I really like this rear....I wonder -well wait. Its not fiberglass already???

U say ICLN's shop might make sum molds of it??? Isnt the rear already fiberglass???


----------



## G_Funk013 (Jul 9, 2002)

The rear valence is made out of urethane. It is just like a lip, but for your rear bumper. It just goes on top of your stock bumper.

1CLNB14's shop might be making a fiberglass version of his bumper with the valence molded on.

Here is another pic of the valence not molded on.


----------



## 1CLNB14 (Apr 30, 2002)

molded > not molded 

it's really just personal preferance.

I'm still trying to talk them into making it a 1 piece, fiberglass rear bumper.


----------



## Ninety-Nine SE-L (May 5, 2002)

IC, I didn't think it was that big of a piece, it looked like it just started where the lip starts to curve around. I'd prolly rather get the urethane one

Urethane > fiberglass

How much would you say molding costs for a piece like that?


----------



## 1CLNB14 (Apr 30, 2002)

Not really sure. I got the hook-up


----------



## Ninety-Nine SE-L (May 5, 2002)

1CLNB14 said:


> *Not really sure. I got the hook-up  *


 can I share a little of that hook-up?


----------



## G_Funk013 (Jul 9, 2002)

1CLNB14 said:


> *Not really sure. I got the hook-up  *


You can always hook-up a couple of Florida boys. :thumbup:


----------



## 1CLNB14 (Apr 30, 2002)

If your willing to bring your car to Washington, maybe we could work something out.


----------



## Ninety-Nine SE-L (May 5, 2002)

LOL, I know there'd be a catch...well..I'm on m way.


----------



## 1CLNB14 (Apr 30, 2002)

See ya in a couple weeks


----------



## MP2050 (May 1, 2002)

Damn I dunno how much my shop even charged me extra to mold on my skirts but If it woulda been so much more then I would have remembered so dont worry....

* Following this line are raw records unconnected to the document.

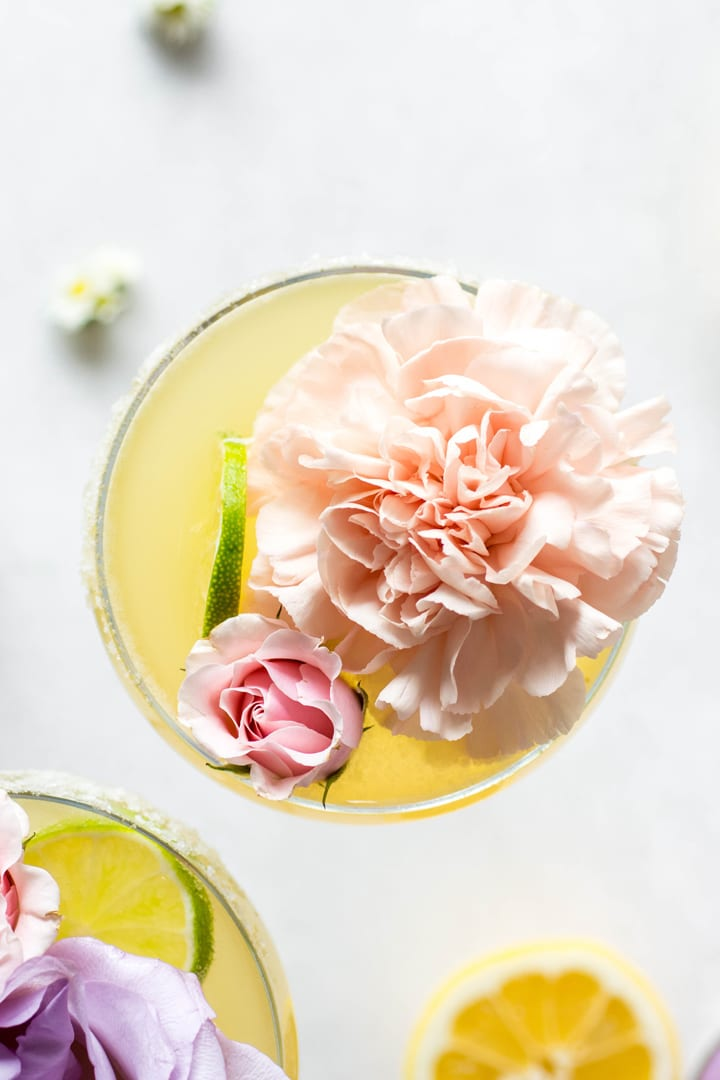 An overhead view of a bright yellow kombucha margarita served up with a big pink flower and a lime wheel.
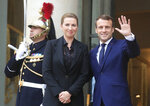 Denmark's Prime Minister Mette Fredriksen, left, is welcomed by French President Emmanuel Macron for a lunch at the Elysee Palace in Paris, Monday, Nov. 18, 2019. Denmark's Prime Minister Mette Fredriksen is in Paris for bilateral talks. (AP Photo/Michel Euler)
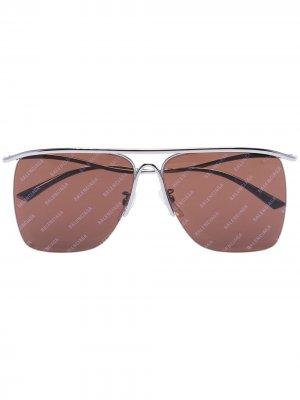 Солнцезащитные очки с логотипом Balenciaga Eyewear. Цвет: коричневый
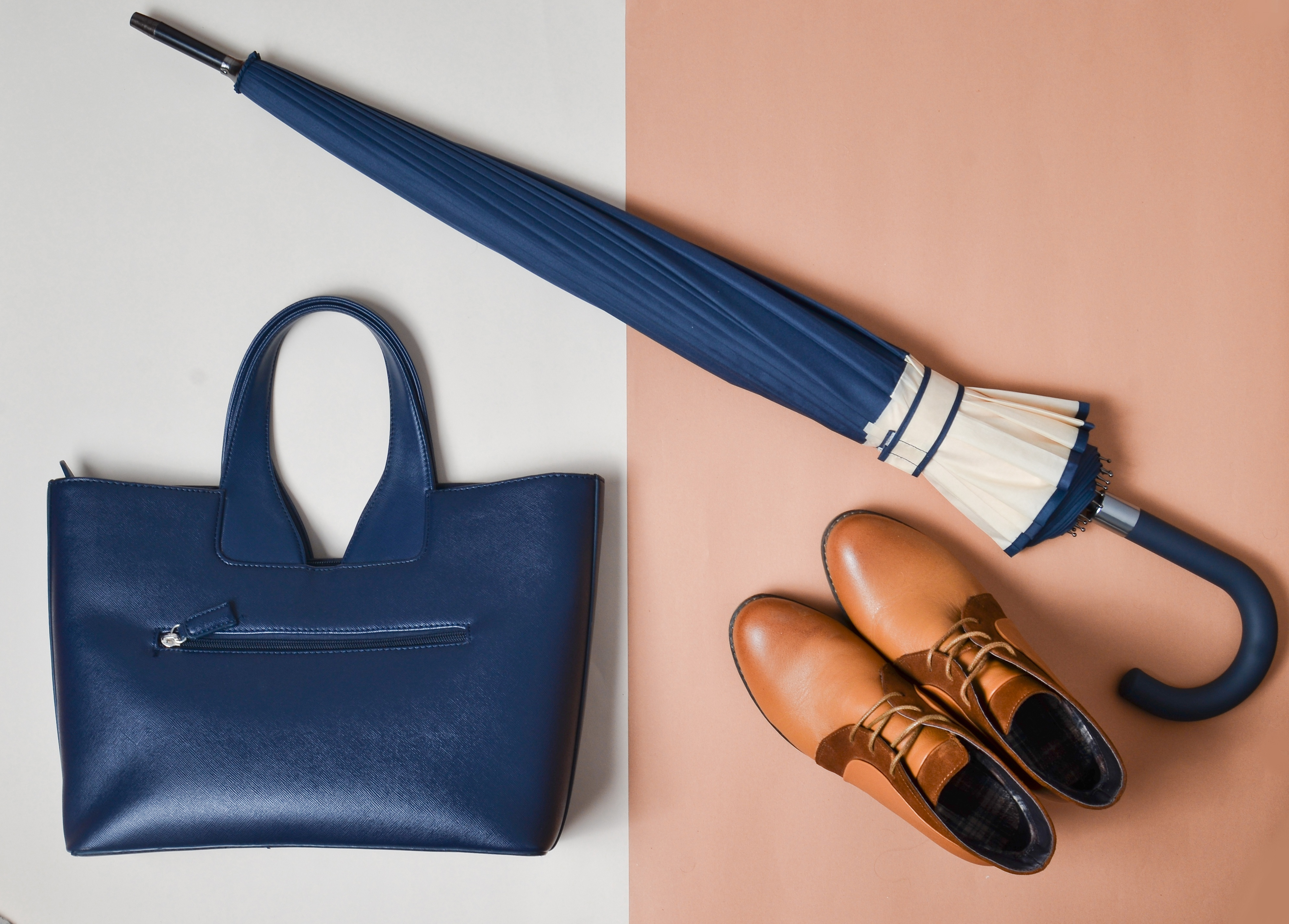 A flat overlay image of a blue bag and umbrella with brown leather boots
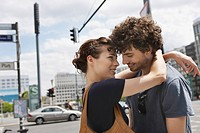 Germany, Berlin, Young couple embracing, laughing, portrait, close_up
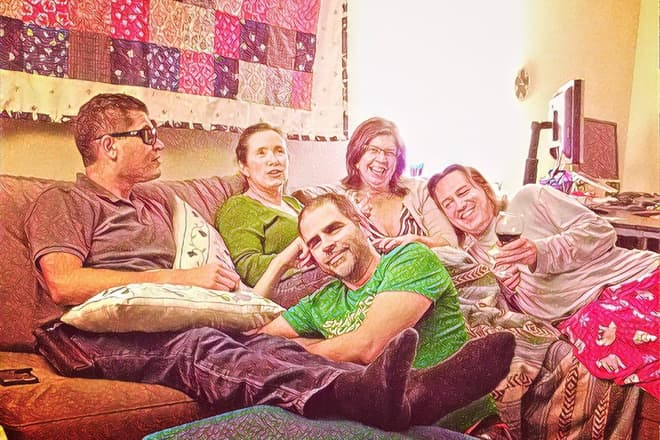 Five friends on a couch, enjoying a bottle of wine.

Molding has become so common now that its almost automatic to have it done....


----------



## Dynamitega (Feb 24, 2003)

That looks sweet, how much do those valences run?


----------



## 1CLNB14 (Apr 30, 2002)

Couple hundred bones from Street Scene.


----------



## G_Funk013 (Jul 9, 2002)

How about you hook me up with a rear bumper and Ill hook you up with some Universal Studios Florida and Islands of Adventure tickets.


----------



## krylonkoopaa (Sep 13, 2002)

if i ever go were do you work at there i wanna make fun of you


----------



## MP2050 (May 1, 2002)

krylonkoopa said:


> *if i ever go were do you work at there i wanna make fun of you *


Lol....


----------



## G_Funk013 (Jul 9, 2002)

krylonkoopa said:


> *if i ever go were do you work at there i wanna make fun of you *


I work at Terminator 2: 3D in Universal Studios. Ill be sure to keep an eye out for you.


----------



## Dynamitega (Feb 24, 2003)

G_Funk013 said:


> *I work at Terminator 2: 3D in Universal Studios. Ill be sure to keep an eye out for you. *


I've seen that before... it's a good show!


----------